Be wary of counter-offer

Moreover, such an offer may just be a short-term solution on the part of your boss who doesn’t have the time to deal with immediately finding your replacement, she says. “A direct report leaving may reflect or may be perceived to reflect poorly on [a supervisor] so the counter-offer allows [this manager] to strategize and implement a longer term solution once they know one of their subordinates is open to leaving,” says Detta Colli.

Detta Colli cautions finance executives not to take a counteroffer if they can help it: “Accepting a counter-offer breaks one’s trust with their current employer,” she says. That’s particularly true when you’re a senior or tenured executive.

Short term fix that doesn't last

Jeff Carter, president of property/casualty insurance company recruiter CE Insurance Services of Tampa, Fla. says that more often than not, people accepting a counteroffer will tend to exit their firms in short order.  Their managers may force them out by diluting their responsibilities once they realize they’re open to leaving the firm.

“When people accept counter-offers, three to six months down the road they [almost always] come back to us and find all those reasons they first wanted to leave still exist,” says Carter. “You can almost put it on the calendar.”

“Whatever drives them to make the change—whether it’s the stability of the company or the fact that the boss is my age and there aren’t the advancement opportunities I’m looking for—those things typically don’t change,” says Carter.

Tips if you receive a counter-offer

For those who’ve received or expect to be offered a new set of perks from their present employers due to a competitor’s offer and wonder whether they should accept or run like the wind, here are a few tips:

1.  Decide whether you will really be happy staying where you are if conditions besides salary, bonus, and other perks do not change. If the answer is yes, and the counter-offer meets your needs in terms of health coverage and 401(k) vesting as well as “psychic” factors like growth potential, the office environment and your daily commute, and you might do well to stay put, but if this is the case, be sure to tell your current employer about the aspects of the job that make you want to stay, says career expert Stephen Laser.

“You might take the counter-offer so long as you feel you’ve been a valued employee as well as someone with a good morale who rarely complains,” says Laser, a psychologist often hired by financial services companies to interview job candidates before they’re hired to make sure they’re right for the job.
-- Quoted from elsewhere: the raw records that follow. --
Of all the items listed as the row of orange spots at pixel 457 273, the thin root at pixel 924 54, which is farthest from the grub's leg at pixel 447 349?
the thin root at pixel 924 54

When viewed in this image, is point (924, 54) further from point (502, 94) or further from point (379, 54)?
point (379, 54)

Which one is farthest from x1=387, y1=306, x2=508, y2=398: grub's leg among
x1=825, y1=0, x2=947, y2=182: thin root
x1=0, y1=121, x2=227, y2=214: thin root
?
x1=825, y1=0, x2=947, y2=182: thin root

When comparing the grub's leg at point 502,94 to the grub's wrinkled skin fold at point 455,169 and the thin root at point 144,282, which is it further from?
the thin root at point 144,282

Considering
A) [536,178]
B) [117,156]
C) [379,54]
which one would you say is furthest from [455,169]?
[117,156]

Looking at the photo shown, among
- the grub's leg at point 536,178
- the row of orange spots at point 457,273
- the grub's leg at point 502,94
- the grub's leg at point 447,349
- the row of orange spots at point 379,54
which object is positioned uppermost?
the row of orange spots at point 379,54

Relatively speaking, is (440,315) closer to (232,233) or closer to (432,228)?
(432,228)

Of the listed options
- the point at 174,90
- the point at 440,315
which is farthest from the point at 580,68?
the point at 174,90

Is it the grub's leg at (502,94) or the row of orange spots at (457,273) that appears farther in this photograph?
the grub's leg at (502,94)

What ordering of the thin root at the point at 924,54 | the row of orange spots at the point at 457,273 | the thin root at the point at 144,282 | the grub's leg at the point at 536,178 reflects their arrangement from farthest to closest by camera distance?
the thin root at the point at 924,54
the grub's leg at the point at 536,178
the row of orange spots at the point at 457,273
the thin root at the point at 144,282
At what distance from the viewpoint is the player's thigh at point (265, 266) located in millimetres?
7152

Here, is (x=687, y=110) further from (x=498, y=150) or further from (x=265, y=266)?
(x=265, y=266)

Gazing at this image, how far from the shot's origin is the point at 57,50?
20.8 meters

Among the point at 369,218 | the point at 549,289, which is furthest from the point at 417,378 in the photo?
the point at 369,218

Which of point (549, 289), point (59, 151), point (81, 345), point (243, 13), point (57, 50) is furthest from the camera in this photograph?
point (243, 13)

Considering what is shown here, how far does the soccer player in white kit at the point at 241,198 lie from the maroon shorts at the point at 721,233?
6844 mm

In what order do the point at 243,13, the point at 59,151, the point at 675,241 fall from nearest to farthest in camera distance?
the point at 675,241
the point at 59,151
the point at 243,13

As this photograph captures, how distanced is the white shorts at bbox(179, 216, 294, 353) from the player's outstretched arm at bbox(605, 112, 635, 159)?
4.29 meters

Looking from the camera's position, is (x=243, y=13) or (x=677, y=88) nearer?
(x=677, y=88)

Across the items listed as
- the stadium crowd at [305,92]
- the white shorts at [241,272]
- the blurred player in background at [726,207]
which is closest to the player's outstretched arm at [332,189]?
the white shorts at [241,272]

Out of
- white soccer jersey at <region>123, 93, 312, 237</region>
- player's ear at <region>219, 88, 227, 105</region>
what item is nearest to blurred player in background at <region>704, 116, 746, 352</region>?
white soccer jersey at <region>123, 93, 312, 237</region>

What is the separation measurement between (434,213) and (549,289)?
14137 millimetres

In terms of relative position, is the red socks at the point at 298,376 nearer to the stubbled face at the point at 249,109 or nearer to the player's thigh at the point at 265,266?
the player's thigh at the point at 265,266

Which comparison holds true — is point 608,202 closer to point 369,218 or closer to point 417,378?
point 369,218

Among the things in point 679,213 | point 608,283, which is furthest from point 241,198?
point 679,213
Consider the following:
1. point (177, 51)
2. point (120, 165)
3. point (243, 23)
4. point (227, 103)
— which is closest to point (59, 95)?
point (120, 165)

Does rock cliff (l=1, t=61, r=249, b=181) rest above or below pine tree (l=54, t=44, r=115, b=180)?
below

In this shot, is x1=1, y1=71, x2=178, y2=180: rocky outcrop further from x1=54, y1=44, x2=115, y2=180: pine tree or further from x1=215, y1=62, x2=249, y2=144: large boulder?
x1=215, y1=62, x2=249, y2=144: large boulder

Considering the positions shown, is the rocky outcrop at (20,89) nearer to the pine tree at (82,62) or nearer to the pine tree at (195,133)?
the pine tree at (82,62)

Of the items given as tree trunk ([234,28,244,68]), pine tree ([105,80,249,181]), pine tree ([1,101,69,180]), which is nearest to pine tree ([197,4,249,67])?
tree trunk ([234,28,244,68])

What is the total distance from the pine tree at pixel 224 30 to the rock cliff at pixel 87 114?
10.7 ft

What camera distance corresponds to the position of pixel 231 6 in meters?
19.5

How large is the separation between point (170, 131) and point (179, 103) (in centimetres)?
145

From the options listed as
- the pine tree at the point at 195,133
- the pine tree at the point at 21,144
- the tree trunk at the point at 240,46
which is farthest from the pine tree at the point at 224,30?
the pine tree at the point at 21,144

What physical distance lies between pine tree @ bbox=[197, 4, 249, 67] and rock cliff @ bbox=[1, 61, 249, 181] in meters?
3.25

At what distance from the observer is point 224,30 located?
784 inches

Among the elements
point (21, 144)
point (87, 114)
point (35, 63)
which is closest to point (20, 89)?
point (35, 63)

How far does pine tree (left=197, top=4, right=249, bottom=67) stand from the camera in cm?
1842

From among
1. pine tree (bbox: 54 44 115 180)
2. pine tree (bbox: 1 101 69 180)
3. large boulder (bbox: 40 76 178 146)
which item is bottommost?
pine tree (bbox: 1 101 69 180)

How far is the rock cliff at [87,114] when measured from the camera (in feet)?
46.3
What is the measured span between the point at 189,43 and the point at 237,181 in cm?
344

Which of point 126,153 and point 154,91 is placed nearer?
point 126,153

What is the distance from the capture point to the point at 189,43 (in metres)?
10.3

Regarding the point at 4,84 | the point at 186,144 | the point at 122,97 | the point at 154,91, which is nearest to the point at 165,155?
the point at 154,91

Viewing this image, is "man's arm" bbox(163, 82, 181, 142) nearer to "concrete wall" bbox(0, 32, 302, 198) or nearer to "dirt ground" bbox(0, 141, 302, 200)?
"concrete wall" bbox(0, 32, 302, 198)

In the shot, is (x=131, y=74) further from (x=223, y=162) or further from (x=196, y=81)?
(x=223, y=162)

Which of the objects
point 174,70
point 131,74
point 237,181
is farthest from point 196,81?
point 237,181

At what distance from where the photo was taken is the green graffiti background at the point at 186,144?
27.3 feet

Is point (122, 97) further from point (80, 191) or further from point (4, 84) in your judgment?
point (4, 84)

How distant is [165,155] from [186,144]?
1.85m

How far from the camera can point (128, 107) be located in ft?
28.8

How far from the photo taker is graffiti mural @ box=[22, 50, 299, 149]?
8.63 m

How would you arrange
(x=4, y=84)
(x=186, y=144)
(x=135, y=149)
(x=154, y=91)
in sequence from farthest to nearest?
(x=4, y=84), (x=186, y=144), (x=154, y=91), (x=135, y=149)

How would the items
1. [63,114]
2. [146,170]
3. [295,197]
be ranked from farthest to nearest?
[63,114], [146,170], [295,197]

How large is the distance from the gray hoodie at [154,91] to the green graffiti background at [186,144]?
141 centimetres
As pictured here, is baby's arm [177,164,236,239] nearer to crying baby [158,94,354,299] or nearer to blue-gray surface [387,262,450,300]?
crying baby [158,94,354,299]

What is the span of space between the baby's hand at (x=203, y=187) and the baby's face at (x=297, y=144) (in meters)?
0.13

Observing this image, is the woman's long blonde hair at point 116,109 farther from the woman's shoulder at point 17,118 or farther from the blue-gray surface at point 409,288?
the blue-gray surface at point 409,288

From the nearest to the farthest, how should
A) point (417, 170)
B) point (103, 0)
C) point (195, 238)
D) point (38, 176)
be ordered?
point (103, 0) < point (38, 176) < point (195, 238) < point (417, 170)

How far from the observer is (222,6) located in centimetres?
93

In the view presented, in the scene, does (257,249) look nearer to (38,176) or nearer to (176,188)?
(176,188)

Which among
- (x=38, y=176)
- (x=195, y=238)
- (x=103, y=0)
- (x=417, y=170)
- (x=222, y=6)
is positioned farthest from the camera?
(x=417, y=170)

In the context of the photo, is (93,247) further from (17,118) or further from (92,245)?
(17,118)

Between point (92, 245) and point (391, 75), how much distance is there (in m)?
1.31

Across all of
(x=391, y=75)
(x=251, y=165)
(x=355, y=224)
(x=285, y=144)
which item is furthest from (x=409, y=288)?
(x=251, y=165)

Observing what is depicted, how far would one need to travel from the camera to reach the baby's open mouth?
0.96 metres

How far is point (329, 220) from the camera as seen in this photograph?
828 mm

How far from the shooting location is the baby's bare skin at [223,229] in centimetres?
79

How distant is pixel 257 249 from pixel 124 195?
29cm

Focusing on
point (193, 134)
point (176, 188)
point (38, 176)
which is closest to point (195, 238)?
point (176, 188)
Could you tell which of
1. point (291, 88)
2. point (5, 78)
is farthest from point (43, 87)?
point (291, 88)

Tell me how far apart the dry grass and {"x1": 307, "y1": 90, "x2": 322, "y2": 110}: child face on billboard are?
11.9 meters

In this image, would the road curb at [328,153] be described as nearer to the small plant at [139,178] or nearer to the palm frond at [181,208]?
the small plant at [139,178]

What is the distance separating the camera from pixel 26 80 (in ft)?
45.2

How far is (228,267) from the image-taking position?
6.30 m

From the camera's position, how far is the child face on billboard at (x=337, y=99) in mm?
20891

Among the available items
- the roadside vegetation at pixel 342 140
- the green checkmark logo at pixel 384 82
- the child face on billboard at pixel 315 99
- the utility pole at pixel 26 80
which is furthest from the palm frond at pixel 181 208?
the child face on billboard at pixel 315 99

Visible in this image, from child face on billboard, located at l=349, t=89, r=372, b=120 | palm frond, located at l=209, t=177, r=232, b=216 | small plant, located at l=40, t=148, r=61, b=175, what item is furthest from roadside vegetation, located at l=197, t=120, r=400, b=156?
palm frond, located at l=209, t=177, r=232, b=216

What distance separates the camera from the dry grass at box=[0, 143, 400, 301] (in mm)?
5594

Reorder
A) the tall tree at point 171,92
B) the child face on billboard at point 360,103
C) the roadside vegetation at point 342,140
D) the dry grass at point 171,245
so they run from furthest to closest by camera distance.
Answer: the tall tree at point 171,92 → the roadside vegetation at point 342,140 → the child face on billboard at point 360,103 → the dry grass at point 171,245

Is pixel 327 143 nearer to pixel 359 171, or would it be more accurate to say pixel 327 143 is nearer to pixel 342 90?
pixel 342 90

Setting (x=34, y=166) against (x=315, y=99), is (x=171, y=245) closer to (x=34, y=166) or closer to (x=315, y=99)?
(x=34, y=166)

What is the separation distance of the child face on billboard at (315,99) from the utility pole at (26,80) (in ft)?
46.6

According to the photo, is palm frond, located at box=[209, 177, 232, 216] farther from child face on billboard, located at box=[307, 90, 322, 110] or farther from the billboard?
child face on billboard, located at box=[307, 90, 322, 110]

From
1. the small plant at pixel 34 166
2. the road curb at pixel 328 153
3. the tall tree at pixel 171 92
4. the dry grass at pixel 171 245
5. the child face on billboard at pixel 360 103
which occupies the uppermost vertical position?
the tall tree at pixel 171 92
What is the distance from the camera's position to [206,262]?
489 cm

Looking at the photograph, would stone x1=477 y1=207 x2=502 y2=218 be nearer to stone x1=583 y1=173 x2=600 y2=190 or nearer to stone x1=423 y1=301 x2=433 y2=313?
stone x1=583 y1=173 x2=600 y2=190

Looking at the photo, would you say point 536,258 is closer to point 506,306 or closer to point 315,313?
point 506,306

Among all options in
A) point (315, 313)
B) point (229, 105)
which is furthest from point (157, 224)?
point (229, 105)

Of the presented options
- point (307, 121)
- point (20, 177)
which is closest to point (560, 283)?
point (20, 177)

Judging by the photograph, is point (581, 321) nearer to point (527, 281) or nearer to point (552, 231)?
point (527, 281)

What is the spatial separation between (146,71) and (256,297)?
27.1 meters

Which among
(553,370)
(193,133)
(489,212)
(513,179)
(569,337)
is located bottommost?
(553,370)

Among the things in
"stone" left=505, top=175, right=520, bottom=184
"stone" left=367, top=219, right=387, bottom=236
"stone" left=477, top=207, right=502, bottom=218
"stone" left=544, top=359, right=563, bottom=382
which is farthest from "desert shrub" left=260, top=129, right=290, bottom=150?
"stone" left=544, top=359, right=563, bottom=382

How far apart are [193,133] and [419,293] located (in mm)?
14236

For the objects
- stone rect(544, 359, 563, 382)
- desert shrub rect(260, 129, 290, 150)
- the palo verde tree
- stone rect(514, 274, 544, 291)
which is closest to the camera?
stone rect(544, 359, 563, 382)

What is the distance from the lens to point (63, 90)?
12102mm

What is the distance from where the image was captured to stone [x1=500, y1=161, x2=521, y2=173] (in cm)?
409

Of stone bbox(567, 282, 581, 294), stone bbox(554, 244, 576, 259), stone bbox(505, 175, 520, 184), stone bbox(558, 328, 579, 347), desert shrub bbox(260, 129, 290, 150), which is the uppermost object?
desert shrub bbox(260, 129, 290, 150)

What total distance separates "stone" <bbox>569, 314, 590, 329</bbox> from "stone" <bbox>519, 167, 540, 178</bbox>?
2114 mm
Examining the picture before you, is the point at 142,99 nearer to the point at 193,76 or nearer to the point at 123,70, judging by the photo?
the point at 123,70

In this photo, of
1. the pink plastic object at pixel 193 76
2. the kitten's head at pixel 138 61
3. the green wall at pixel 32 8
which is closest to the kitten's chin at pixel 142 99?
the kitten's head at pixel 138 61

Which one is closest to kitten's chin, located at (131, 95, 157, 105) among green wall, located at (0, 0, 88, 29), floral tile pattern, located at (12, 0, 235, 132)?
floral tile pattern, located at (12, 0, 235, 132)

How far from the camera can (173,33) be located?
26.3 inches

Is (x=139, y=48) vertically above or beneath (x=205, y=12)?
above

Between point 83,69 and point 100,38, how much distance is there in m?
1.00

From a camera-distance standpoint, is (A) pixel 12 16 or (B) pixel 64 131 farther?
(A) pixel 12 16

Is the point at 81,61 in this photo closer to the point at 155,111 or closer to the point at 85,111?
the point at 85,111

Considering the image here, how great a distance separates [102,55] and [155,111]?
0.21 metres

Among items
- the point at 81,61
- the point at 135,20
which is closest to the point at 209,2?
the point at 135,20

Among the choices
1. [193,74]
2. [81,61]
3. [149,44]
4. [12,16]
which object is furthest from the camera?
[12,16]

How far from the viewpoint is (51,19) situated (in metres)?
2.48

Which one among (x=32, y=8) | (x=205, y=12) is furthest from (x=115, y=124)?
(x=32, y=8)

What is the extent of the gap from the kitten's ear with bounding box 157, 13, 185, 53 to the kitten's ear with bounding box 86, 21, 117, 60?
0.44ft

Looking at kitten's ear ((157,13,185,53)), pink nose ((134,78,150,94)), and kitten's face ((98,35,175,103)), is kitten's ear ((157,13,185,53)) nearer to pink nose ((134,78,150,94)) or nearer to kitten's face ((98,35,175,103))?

Particularly if this is an offer that has “come out of the blue,” he says, your employer may be glad to keep someone who’s positive and really wants to stay, says Laser, but you have to make it clear that you haven’t been shaking the trees looking for another opportunity and be able to explain why you truly value this one.

2. Keep in mind that employers will be on guard for those who are basically “leveraging”—seeking more money and are willing to work for the highest bidder. If that’s your game, an employer might offer you something to keep you in your position for the short term. But your career growth may be stunted.

3. If your work has been undervalued in the past, don’t expect things to change just because you get a counteroffer. Someone who’s been with the same company for seven or eight years and gets offered a 10 to 15 percent raise to stay where they are should think twice, says Carter.

Ask yourself, “Why didn’t I get paid that much before?” the recruiter says. The bottom line: If it’s fear of making a change that’s keeping you locked into the same firm year after year, it’s probably time to move on, he says.

4. Keep in mind that letting your employer know you’ve been considering someone else’s offer is tricky no matter what. You’ve allowed yourself to be wooed by someone else.

Given that scenario, if you are not totally honest about your motives and you come across as being manipulative, “you will raise the prospect of distrust to mega levels,” says Laser.